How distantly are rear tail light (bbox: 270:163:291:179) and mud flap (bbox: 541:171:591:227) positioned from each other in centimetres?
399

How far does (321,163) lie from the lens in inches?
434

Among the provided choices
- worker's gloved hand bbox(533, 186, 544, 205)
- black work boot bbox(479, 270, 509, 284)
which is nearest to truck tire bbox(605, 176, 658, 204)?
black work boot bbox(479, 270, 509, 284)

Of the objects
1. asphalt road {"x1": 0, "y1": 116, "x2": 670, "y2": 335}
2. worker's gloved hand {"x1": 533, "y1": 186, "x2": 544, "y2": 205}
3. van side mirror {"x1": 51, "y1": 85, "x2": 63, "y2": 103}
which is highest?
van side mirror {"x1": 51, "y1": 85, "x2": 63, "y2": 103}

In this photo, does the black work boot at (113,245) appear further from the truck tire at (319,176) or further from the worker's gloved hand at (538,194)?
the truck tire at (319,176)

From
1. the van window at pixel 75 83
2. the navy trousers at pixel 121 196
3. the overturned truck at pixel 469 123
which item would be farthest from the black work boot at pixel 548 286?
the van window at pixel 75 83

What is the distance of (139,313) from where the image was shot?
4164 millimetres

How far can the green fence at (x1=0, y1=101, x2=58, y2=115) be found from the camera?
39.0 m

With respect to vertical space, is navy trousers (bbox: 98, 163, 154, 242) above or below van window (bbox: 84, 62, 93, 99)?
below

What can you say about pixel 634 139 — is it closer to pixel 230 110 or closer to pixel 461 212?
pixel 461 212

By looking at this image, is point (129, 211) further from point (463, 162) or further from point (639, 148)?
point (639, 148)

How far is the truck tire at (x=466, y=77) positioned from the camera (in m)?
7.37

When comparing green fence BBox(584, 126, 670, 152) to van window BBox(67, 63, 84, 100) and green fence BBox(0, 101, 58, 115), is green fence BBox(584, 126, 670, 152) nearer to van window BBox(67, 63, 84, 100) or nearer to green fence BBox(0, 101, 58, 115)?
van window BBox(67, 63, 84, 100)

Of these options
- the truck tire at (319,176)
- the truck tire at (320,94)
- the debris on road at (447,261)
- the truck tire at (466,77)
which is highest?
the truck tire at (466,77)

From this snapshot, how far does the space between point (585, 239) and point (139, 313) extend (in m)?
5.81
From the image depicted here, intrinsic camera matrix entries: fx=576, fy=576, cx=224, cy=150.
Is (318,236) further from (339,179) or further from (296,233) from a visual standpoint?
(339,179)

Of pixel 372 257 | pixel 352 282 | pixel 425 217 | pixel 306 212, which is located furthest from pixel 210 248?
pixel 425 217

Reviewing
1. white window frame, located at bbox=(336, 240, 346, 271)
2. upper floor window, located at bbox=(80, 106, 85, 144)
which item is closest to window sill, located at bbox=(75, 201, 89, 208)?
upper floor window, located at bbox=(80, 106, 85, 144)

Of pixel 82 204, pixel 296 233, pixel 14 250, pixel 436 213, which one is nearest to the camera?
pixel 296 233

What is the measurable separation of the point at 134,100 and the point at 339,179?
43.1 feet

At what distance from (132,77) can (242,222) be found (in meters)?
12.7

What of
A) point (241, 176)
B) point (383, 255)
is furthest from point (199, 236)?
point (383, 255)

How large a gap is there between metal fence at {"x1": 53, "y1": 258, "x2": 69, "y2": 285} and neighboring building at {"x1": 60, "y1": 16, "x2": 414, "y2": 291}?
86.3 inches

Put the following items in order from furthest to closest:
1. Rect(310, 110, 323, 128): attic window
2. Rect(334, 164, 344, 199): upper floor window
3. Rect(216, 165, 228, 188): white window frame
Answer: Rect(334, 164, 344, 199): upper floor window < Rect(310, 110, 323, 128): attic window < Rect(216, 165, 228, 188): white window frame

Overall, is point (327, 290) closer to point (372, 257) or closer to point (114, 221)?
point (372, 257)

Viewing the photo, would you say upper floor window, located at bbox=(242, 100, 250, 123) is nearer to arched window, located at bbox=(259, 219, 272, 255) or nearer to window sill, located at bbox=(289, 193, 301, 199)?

What to do: Can you rewrite the lines above so that every "navy trousers" becomes "dark trousers", with nothing else altered?

Output of the exercise:
How distantly are rear tail light (bbox: 270:163:291:179) and mud flap (bbox: 541:171:591:227) positioned from each other in centimetres?
399

How far does (321,163) lie from the lens in inches?
434

Among the provided choices
- worker's gloved hand bbox(533, 186, 544, 205)
- black work boot bbox(479, 270, 509, 284)
which is nearest to truck tire bbox(605, 176, 658, 204)?
black work boot bbox(479, 270, 509, 284)

Of the objects
1. asphalt road {"x1": 0, "y1": 116, "x2": 670, "y2": 335}
2. worker's gloved hand {"x1": 533, "y1": 186, "x2": 544, "y2": 205}
3. van side mirror {"x1": 51, "y1": 85, "x2": 63, "y2": 103}
which is highest?
van side mirror {"x1": 51, "y1": 85, "x2": 63, "y2": 103}

In this photo, does the black work boot at (113,245) appear further from the truck tire at (319,176) or further from the worker's gloved hand at (538,194)?
the truck tire at (319,176)

From
1. the van window at pixel 75 83
2. the dark trousers at pixel 121 196
3. the overturned truck at pixel 469 123
which item would be farthest from the black work boot at pixel 548 286?
the van window at pixel 75 83

What is the distance of (139,313) from where the image was shot?
4164 millimetres

How far can the green fence at (x1=0, y1=101, x2=58, y2=115) be found from the camera?
39.0 m

With respect to vertical space, is dark trousers (bbox: 98, 163, 154, 242) above or below van window (bbox: 84, 62, 93, 99)?
below

What can you say about pixel 634 139 — is it closer to pixel 230 110 or closer to pixel 461 212?
pixel 461 212

By looking at this image, is point (129, 211) further from point (463, 162) or further from point (639, 148)?
point (639, 148)

How far is the truck tire at (x=466, y=77) positioned from the camera (in m)?
7.37

When comparing green fence BBox(584, 126, 670, 152) to van window BBox(67, 63, 84, 100) and green fence BBox(0, 101, 58, 115), is green fence BBox(584, 126, 670, 152) nearer to van window BBox(67, 63, 84, 100) or nearer to green fence BBox(0, 101, 58, 115)?
van window BBox(67, 63, 84, 100)

Of these options
- the truck tire at (319,176)
- the truck tire at (320,94)
- the debris on road at (447,261)
- the truck tire at (466,77)
which is highest?
the truck tire at (466,77)

From this snapshot, how far does the space between point (585, 239) and point (139, 313) extend (in m)?
5.81
From the image depicted here, intrinsic camera matrix entries: fx=576, fy=576, cx=224, cy=150.
Is (318,236) further from (339,179) or further from (296,233) from a visual standpoint?
(339,179)

Of pixel 372 257 | pixel 352 282 | pixel 425 217 | pixel 306 212, which is located furthest from pixel 210 248?
pixel 425 217

Reviewing
1. white window frame, located at bbox=(336, 240, 346, 271)
2. upper floor window, located at bbox=(80, 106, 85, 144)
which item is closest to window sill, located at bbox=(75, 201, 89, 208)?
upper floor window, located at bbox=(80, 106, 85, 144)

Of pixel 82 204, pixel 296 233, pixel 14 250, pixel 436 213, which one is nearest to the camera?
pixel 296 233

What is the measurable separation of the point at 134,100 and the point at 339,179?
43.1 feet

At what distance from (132,77) can (242,222) be found (in meters)?
12.7

What of
A) point (241, 176)
B) point (383, 255)
is furthest from point (199, 236)?
point (383, 255)

How large a gap is there between metal fence at {"x1": 53, "y1": 258, "x2": 69, "y2": 285} and neighboring building at {"x1": 60, "y1": 16, "x2": 414, "y2": 291}?
86.3 inches

Put the following items in order from furthest to closest:
1. Rect(310, 110, 323, 128): attic window
2. Rect(334, 164, 344, 199): upper floor window
3. Rect(216, 165, 228, 188): white window frame
Answer: Rect(334, 164, 344, 199): upper floor window < Rect(310, 110, 323, 128): attic window < Rect(216, 165, 228, 188): white window frame

Overall, is point (327, 290) closer to point (372, 257) or closer to point (114, 221)?
point (372, 257)

Viewing the photo, would you say upper floor window, located at bbox=(242, 100, 250, 123) is nearer to arched window, located at bbox=(259, 219, 272, 255) or nearer to window sill, located at bbox=(289, 193, 301, 199)?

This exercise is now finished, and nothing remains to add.